# Original copy of will cannot be found



## Padraigb (4 Feb 2010)

I am the nominated executor of a will. The deceased had let the family know where the will was to be found, but when it was retrieved it was found to be a photocopy.

The solicitor who assisted in drawing up the will does not have the original, but also has a photocopy. The solicitor and the witnesses (persons in the solicitor's office) are available to testify that the photocopies are proper copies of the original. Obviously, the copy retained in the solicitor's office has great probative value. I imagine that it is also helpful that the effect of the will would be effectively the same as if there were no will: equal shares for the nearest kin. 
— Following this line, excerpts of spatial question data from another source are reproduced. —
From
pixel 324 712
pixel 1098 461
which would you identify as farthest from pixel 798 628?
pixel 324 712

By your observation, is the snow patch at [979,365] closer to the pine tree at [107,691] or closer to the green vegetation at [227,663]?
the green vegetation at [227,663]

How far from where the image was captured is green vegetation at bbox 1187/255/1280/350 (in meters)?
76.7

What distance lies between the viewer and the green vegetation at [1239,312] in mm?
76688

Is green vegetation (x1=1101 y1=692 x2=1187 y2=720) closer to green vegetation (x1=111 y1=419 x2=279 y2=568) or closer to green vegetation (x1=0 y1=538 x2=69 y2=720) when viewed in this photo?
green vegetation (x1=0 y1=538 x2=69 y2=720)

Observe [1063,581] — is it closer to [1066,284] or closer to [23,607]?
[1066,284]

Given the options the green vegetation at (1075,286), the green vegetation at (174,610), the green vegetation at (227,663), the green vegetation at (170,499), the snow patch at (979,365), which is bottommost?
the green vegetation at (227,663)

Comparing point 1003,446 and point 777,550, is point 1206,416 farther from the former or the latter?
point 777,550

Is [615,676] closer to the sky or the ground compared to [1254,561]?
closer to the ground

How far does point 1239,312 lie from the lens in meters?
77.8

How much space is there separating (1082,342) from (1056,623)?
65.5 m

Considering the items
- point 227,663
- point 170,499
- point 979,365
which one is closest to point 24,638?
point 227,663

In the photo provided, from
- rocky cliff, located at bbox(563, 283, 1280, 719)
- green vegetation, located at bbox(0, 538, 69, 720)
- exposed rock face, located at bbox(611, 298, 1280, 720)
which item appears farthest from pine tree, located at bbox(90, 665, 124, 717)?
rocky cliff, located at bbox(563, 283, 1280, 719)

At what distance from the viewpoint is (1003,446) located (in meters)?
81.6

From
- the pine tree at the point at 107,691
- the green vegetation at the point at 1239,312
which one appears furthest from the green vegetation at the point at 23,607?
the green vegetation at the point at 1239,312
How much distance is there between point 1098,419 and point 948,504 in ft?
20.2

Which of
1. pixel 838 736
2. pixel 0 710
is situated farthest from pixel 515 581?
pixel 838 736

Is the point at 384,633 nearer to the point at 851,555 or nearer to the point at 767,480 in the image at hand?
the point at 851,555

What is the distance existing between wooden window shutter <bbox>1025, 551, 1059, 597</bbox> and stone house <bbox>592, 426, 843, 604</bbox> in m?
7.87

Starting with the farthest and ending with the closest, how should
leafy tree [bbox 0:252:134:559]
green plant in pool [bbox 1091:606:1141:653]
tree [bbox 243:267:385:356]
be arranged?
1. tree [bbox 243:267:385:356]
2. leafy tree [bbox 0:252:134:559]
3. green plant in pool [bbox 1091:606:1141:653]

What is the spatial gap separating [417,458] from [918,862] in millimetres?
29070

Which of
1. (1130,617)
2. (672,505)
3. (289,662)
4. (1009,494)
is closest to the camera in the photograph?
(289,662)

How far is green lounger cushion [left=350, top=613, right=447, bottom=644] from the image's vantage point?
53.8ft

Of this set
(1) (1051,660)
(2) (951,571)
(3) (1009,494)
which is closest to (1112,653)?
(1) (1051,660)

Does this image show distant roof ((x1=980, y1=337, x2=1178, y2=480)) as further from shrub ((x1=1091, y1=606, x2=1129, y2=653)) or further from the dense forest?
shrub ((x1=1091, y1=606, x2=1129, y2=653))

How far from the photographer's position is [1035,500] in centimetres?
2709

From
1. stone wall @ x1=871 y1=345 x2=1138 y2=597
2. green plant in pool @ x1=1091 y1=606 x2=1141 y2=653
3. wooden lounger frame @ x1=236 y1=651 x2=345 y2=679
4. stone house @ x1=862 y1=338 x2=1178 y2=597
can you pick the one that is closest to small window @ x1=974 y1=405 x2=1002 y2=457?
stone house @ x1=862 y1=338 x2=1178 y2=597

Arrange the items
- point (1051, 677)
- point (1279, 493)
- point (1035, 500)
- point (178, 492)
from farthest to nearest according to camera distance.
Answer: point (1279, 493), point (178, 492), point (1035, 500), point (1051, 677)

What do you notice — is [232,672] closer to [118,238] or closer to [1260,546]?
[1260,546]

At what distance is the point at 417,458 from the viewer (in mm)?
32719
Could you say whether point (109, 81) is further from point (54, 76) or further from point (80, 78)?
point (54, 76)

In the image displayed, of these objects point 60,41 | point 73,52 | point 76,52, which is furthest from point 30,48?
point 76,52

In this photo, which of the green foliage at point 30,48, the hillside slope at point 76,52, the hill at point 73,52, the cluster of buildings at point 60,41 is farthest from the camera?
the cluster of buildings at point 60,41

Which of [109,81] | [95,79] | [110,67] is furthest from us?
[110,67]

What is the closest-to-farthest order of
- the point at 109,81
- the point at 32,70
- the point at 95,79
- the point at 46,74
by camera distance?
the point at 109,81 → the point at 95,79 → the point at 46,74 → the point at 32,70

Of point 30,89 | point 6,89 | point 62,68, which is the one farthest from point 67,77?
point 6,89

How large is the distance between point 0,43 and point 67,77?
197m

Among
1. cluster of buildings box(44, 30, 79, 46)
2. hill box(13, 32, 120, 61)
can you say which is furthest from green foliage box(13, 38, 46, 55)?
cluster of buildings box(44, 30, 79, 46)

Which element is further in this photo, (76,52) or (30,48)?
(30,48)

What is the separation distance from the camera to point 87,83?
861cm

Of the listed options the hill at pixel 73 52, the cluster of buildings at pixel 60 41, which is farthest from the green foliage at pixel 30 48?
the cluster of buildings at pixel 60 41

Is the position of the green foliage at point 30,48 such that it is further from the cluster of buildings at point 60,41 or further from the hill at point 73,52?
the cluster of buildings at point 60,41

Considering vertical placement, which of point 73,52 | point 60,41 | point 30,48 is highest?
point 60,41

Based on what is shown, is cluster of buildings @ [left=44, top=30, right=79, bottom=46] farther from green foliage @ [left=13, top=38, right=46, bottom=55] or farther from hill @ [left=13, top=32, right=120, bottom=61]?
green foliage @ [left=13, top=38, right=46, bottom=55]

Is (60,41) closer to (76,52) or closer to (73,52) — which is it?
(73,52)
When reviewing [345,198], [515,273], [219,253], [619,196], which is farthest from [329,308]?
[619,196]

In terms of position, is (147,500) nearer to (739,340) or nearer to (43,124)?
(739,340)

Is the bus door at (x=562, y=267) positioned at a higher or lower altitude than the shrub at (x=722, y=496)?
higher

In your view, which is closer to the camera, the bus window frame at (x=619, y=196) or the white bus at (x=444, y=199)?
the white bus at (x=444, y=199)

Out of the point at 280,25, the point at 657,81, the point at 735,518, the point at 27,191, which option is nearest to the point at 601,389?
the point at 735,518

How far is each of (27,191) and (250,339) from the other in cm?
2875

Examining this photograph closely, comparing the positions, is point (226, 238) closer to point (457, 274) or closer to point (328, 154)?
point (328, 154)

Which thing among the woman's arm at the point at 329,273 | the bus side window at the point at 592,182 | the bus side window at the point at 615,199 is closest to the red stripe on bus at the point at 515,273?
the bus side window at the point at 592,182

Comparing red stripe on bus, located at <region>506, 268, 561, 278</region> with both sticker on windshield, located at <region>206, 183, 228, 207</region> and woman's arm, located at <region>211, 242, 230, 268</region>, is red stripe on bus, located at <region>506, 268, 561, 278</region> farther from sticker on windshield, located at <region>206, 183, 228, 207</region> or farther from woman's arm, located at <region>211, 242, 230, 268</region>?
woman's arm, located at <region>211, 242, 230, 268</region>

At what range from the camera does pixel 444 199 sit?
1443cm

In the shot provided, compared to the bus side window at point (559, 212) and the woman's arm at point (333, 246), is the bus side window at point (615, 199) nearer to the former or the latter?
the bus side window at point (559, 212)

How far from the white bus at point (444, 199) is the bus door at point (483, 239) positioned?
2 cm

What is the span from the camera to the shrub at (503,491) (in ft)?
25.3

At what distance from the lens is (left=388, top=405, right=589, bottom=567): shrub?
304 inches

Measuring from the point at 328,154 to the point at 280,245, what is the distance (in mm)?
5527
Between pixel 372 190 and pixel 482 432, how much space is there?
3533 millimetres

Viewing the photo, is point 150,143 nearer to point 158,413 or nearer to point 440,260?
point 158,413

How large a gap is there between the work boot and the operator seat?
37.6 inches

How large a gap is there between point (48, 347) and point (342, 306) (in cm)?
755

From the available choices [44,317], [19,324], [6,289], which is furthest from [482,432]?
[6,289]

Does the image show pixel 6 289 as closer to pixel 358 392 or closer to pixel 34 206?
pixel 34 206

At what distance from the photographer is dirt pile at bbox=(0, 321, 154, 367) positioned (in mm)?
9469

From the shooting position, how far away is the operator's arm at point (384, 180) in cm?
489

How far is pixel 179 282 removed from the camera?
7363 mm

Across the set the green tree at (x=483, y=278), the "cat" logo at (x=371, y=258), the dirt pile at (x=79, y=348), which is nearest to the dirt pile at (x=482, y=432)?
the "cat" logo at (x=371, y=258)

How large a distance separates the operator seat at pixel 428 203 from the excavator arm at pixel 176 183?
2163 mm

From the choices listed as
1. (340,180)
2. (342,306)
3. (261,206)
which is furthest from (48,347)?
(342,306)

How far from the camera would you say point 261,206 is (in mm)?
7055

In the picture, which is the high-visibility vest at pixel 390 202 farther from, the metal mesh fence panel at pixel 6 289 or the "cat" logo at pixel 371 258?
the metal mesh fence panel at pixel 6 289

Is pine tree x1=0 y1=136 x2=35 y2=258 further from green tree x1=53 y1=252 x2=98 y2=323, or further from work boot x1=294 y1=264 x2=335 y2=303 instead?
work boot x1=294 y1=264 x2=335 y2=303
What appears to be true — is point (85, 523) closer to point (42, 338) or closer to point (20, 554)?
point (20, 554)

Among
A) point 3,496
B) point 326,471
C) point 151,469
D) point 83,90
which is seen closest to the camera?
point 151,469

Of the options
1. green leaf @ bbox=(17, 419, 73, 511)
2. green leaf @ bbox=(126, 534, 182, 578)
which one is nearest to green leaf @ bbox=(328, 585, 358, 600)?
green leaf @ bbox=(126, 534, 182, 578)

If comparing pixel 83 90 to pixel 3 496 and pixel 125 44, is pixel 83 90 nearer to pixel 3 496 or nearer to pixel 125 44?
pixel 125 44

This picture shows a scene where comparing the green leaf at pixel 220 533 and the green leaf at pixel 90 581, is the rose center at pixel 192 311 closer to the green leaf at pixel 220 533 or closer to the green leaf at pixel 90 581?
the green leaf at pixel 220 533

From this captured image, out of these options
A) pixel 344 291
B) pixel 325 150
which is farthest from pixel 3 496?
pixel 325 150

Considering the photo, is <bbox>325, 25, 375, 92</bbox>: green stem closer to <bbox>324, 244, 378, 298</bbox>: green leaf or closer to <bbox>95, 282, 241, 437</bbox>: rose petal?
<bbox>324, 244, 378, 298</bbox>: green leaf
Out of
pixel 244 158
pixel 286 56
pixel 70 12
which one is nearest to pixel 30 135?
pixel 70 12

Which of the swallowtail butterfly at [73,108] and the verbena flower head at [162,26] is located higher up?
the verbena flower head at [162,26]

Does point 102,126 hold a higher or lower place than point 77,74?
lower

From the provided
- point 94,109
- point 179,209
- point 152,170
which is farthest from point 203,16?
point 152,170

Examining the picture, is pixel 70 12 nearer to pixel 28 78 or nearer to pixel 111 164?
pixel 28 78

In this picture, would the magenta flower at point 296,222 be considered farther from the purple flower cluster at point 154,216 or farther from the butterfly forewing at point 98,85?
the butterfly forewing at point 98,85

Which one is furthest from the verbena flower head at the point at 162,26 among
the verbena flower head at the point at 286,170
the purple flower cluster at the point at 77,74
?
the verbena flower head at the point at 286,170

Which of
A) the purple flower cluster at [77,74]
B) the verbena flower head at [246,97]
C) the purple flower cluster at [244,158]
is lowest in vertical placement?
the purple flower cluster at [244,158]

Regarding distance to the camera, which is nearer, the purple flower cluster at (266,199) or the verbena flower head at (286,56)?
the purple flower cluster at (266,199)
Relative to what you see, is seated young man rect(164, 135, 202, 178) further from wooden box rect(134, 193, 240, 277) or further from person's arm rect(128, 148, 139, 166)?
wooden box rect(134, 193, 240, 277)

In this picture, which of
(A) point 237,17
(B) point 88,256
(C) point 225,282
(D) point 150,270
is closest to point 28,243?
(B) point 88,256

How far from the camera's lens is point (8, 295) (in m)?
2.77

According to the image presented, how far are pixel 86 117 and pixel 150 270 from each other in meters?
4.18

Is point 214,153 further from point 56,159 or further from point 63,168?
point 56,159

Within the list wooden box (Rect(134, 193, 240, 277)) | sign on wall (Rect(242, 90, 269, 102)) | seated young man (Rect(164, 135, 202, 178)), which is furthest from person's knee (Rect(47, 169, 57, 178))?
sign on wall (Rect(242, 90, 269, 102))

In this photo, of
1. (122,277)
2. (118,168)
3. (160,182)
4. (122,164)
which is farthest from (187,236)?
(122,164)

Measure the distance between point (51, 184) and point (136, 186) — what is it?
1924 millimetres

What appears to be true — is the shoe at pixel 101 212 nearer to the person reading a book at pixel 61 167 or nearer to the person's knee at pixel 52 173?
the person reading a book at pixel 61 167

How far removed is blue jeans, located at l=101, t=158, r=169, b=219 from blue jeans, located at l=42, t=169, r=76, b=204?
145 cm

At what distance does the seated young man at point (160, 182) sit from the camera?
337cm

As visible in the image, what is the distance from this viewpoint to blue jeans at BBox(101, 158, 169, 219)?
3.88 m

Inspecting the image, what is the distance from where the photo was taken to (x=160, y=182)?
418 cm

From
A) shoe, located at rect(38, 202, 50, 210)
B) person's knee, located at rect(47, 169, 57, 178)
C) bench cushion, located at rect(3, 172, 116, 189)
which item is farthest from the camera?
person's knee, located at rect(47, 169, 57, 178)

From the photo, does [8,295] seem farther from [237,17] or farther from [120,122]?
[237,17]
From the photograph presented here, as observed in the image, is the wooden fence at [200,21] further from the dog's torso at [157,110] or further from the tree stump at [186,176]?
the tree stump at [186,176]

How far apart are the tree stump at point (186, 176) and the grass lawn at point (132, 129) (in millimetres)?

Clearly, the thing to do is organise a hunt for the original will, and that has been started. But if the search fails, what steps do I need to take to have a copy accepted? In particular, I want to manage things with some expedition because I judge that to be in the best interests of the beneficiaries.


----------



## Ravima (4 Feb 2010)

you need to go to  a solicitor. The chappie who also has the photocopy might be the best one to go to, especially when he is 'on side' so to speak.


----------



## j26 (4 Feb 2010)

Secondary evidence of a will (e.g. a photocopy) will do, but there will probbly be quite a bit more legwork. Having the solicitor willing to state on affidavit that the copy is a true copy of the will will help a lot.

If there's no difference between the distributions with or without a will why not just go on the basis of an intestacy?


----------



## Padraigb (4 Feb 2010)

Thanks for the replies.

My own supposition was that there would be more legwork, although I would hope "quite a bit" is overstating it. My thinking was that an affidavit from the solicitor who drew up the will would satisfy the Probate Office. I presume that when I make written application for Probate that I should outline the position and that the Probate Office will tell me what it requires. Does that seem like the best way to approach it?

I would prefer not to proceed on the basis of an intestacy because (1) it is not the truth, (2) I am not the next of kin and that creates an extra protocol to be dealt with, and (3) I would need to arrange a bond.

Doing the work matters to me. It honours the wishes of the deceased person, and it spares the beneficiaries a burden that they do not want to carry. As you might guess, this is family, and that makes it important.


----------



## mf1 (8 Feb 2010)

My understanding is that, in these circumstances,  there is an (almost automatic) assumption that the will has been revoked and  that a Court application will be necessary to prove the will in terms of a copy.

mf


----------



## Padraigb (8 Feb 2010)

mf1 said:


> My understanding is that, in these circumstances,  there is an (almost automatic) assumption that the will has been revoked and  that a Court application will be necessary to prove the will in terms of a copy.



Ouch! That would make life awkward. Thank you for the reply.


----------



## mf1 (8 Feb 2010)

Padraigb said:


> Ouch! That would make life awkward. Thank you for the reply.



I'm not an expert but that was the general view in Brian Spierins book and my own textbook on Probate/Grants. 

Ouch is right!

mf


----------